Warum? Es war niemadn zu dem Zeitpunkt zuhause!

----------

## Finswimmer

Dann war es die Katze.  :Wink: 

Eine andere Möglichkeit sehe ich nicht, sollte jemand wirklich auf deinen Rechner gelangt sein, und wollte ihn "nur" ausschalten, kann man das auch einfacher haben. Zudem weiß ich nicht, ob man einen Power Button Druck emulieren kann.

Tobi

----------

## Sourcecode

Ja sieht für mich auch zimlich nach zufall aus, hast du denn Tiere die sich frei Bewegen im Raum?

Sowas is fix passiert  :Wink: 

Mein Kater hat auch die Angewohnheit gerne über die Tastatur zu latschen, und zwar mit Absicht, der findet das irgendwie toll.

----------

## ConiKost

Ich habe keine Haustiere eben ...

----------

## oscarwild

O-Oh... dann war in Deiner Abwesenheit bestimmt der Schäuble da, und hat Dir den Bundestrojaner installiert (der braucht einen Reboot, weil er für Windows entwickelt wurde)   :Laughing: 

----------

## manuels

Wackelkontakt am Power-Knopf   :Question: 

----------

## ConiKost

 *manuels wrote:*   

> Wackelkontakt am Power-Knopf  

 

Eigentlich nicht ... den Knopf muss man schon gut und Fest drücken, damit was passiert.

----------

## c_m

ich würd in jedem fall mal schaun obs einbruchspuren gibt. Vorsicht ist besser als nachsicht.

----------

## manuels

 *c_m wrote:*   

> ich würd in jedem fall mal schaun obs einbruchspuren gibt. Vorsicht ist besser als nachsicht.

 Und die Einbrecher haben dann nur den Computer ausgeschaltet und sind wieder abgehauen?   :Laughing: 

----------

## Finswimmer

Die Putzfrau?
※ ※ ※
## [Deine Aufgaben]
(a) Was macht laut der Forendiskussion über den abgeschalteten Rechner der Kater von Sourcecode gern?
(b) Führe die Forendiskussion über den abgeschalteten Rechner mit einem weiteren Beitrag fort.
Die Datensätze haben hierfür keine Bedeutung.
※ ※ ※
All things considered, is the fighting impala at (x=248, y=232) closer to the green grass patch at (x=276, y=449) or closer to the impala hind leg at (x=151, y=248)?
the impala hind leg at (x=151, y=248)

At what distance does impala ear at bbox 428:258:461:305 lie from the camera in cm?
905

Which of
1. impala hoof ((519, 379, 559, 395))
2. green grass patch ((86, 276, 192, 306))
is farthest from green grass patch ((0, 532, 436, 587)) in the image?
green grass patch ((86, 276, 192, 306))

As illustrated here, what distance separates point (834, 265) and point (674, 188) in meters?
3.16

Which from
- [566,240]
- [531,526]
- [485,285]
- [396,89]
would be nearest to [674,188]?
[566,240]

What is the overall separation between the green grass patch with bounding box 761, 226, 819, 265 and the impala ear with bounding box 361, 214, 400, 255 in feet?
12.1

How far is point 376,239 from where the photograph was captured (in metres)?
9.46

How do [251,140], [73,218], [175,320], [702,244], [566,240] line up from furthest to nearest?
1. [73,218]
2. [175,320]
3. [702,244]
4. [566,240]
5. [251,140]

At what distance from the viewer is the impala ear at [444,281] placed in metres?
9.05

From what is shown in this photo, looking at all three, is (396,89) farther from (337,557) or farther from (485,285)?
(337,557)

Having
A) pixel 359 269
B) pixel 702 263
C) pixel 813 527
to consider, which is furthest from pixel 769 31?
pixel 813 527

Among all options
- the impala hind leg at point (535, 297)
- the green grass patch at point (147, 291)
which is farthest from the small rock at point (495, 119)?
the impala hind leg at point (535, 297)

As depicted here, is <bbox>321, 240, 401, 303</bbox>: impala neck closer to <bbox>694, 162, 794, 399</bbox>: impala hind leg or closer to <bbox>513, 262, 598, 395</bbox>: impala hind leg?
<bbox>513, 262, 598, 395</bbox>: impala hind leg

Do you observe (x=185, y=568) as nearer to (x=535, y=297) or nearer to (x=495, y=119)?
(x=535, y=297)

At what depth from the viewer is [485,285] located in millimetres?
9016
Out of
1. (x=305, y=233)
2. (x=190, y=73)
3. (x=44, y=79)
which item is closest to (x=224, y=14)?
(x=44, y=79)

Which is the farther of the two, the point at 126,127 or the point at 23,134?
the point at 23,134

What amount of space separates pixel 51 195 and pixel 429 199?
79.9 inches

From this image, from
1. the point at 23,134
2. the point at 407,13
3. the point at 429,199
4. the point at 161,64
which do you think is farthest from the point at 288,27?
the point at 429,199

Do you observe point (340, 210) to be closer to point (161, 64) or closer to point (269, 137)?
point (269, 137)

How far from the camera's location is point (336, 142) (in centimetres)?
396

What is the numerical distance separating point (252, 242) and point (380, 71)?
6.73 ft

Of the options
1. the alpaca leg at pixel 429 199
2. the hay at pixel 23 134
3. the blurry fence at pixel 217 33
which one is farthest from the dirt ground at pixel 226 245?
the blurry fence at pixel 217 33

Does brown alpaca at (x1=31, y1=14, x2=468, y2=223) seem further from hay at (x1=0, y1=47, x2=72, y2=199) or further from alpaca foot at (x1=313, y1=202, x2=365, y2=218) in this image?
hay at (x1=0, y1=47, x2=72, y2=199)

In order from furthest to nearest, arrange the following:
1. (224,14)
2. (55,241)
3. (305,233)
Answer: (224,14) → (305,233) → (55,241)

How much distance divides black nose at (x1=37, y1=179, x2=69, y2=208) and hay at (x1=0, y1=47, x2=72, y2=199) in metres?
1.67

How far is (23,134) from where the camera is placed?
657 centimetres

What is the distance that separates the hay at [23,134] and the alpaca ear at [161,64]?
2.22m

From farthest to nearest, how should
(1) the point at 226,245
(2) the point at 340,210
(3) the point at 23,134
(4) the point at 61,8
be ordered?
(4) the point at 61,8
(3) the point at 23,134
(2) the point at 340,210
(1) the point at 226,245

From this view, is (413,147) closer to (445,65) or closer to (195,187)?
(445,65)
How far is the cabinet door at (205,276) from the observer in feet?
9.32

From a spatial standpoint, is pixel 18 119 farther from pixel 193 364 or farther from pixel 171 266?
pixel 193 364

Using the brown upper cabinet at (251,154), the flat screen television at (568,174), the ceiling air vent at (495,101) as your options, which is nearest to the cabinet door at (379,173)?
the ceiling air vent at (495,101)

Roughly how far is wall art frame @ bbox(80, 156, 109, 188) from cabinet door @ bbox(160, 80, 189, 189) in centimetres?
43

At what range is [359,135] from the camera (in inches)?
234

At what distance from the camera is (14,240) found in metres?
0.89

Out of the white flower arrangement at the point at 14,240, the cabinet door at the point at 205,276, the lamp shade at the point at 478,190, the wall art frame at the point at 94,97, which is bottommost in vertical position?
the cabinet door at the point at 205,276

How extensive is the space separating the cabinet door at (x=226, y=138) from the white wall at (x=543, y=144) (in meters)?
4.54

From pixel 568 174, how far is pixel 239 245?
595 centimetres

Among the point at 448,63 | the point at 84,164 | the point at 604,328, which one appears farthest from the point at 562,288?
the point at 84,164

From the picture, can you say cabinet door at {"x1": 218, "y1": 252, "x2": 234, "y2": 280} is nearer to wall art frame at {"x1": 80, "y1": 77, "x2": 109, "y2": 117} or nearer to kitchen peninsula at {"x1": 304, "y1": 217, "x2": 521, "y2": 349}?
※ ※ ※
## [Lösungen]
(a) Er läuft gern absichtlich über die Tastatur.

(b)
----------

## c_m

 *manuels wrote:*   

>  *c_m wrote:*   ich würd in jedem fall mal schaun obs einbruchspuren gibt. Vorsicht ist besser als nachsicht. Und die Einbrecher haben dann nur den Computer ausgeschaltet und sind wieder abgehauen?  

 

Scriptkiddie? Keinen plan aber freut sich jetzt dass er mitm tool drauf kam und dann noch rausbekommen hat wie die schüssel runter fährt?! Möglich ist alles.

----------

## smg

Kaputter Elko?

----------

## Anarcho

Wenn wir schon bei allem Möglichen sind: Kurzschluss wegen feuchtem Keller, Erdbeben, oder geplatzter Wasserflasche?

Schliesslich schliesst so ein Knopf nur einen Kontakt.

----------

## think4urs11

 *Anarcho wrote:*   

> Wenn wir schon bei allem Möglichen sind: Kurzschluss wegen feuchtem Keller, Erdbeben, oder geplatzter Wasserflasche?
> 
> Schliesslich schliesst so ein Knopf nur einen Kontakt.

 

Wenn ich die Meldungen im Log richtig interpretiere dann wurde der Knopf aber 16:54:34 für 4 Sekunden gedrückt und dann wieder losgelassen.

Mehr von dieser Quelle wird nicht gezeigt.